Nevertheless, an effective method to handle a thesis is to develop and write all other sections first. After which you can then add an abstract, introduction, and conclusion. From this, you can formulate the latter sections and tie everything into a harmonious piece of writing. Moreover, you will ultimately save on time resourcefully while also ensuring your thesis has all the necessary elements.

Main Elements of a Thesis

A standard thesis should contain each of the following sections.

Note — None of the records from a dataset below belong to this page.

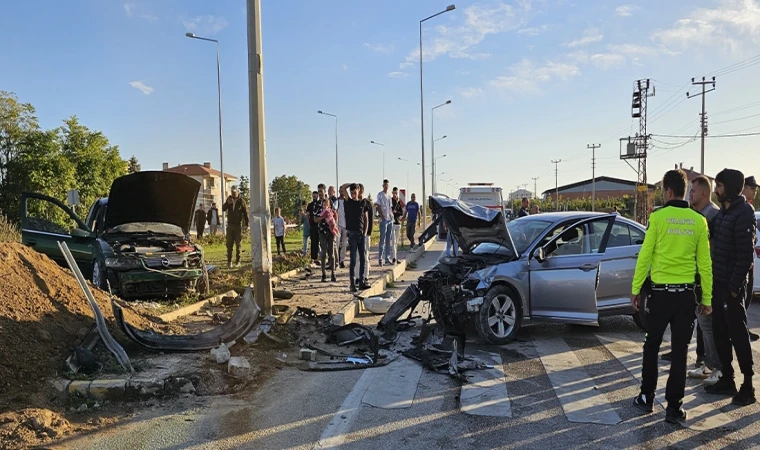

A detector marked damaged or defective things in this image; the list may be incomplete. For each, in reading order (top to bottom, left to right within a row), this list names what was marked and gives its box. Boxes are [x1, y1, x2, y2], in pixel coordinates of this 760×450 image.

crumpled car hood [107, 171, 203, 234]
crumpled car hood [428, 195, 516, 255]
damaged silver car [380, 197, 648, 344]
broken car part [59, 241, 134, 374]
broken car part [113, 286, 262, 354]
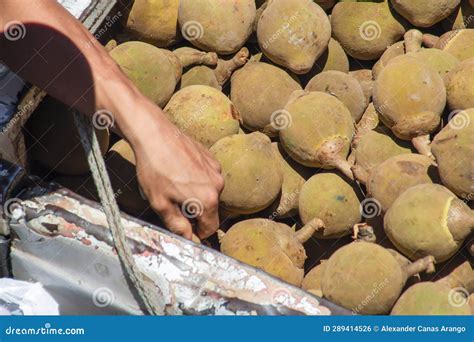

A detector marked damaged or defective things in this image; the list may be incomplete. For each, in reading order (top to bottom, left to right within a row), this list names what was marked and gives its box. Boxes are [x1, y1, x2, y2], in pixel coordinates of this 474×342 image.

paint-chipped surface [9, 186, 338, 316]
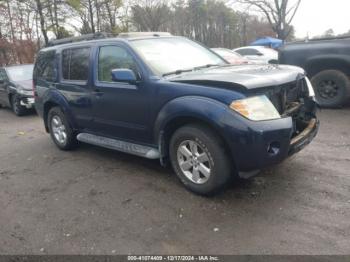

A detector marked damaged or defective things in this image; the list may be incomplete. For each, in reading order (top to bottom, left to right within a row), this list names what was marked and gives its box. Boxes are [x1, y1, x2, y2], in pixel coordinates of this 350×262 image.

crumpled hood [168, 64, 304, 89]
broken headlight [230, 95, 282, 121]
damaged front end [260, 74, 320, 156]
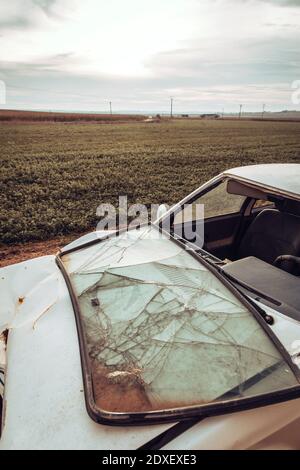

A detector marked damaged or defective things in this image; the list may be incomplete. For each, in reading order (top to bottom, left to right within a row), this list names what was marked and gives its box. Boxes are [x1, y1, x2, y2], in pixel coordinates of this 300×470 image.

white abandoned car [0, 163, 300, 450]
shattered windshield [60, 228, 298, 414]
broken glass [61, 228, 298, 414]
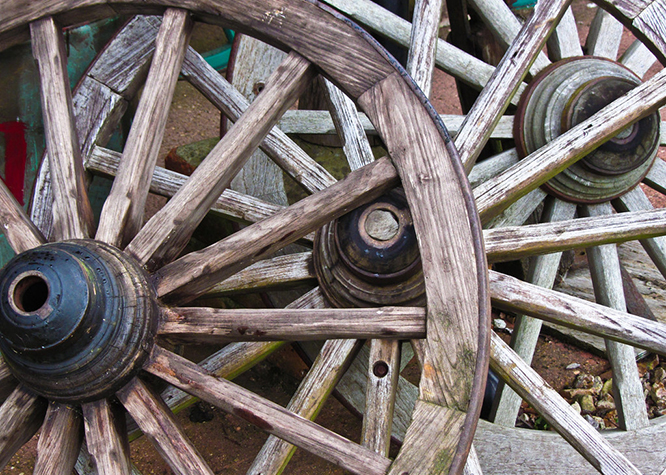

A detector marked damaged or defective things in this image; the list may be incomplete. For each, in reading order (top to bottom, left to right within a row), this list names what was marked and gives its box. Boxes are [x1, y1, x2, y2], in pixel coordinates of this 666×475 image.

rusty metal hub [510, 56, 656, 204]
rusty metal hub [0, 242, 158, 402]
rusty metal hub [312, 190, 420, 308]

  • Title Page: Contains relevant information that includes, such as title, your name, and the name of the institution too.
  • Acknowledgments: This section is set apart to express gratitude to people and parties contributing to writing the dissertation.
  • Abstract: A summary of your dissertation. Ideally, you should write it after you are done with all the other body sections.
  • Table of Contents: This shows all sections; chapter and subheadings with their corresponding page numbers.
  • Glossary: An alphabetical list that defines and expounds any specialized terms and abbreviations used in the thesis.
  • Theoretical Framework: This section handles a systematic argument that establishes and further justifies the purpose and relevance of your research.
  • Methodology: In this section, you elaborate on the tools and techniques you will apply in the research and their justification.
  • Discussion: For this section, you are required to provide an interpretation of the findings from your research. This should also include any limitations encountered.
  • Conclusion: Finally, this section provides an elaborate answer to the dissertation’s problem statement. Usually, it includes reflections and recommendations for the objective.
  • Reference list and Appendices: This is an acknowledgment of all external sources cited in the thesis. The citations should strictly be done according to the relevant referencing style provided in the guidelines.

These sections, summed up together systematically, constitute a remarkable thesis.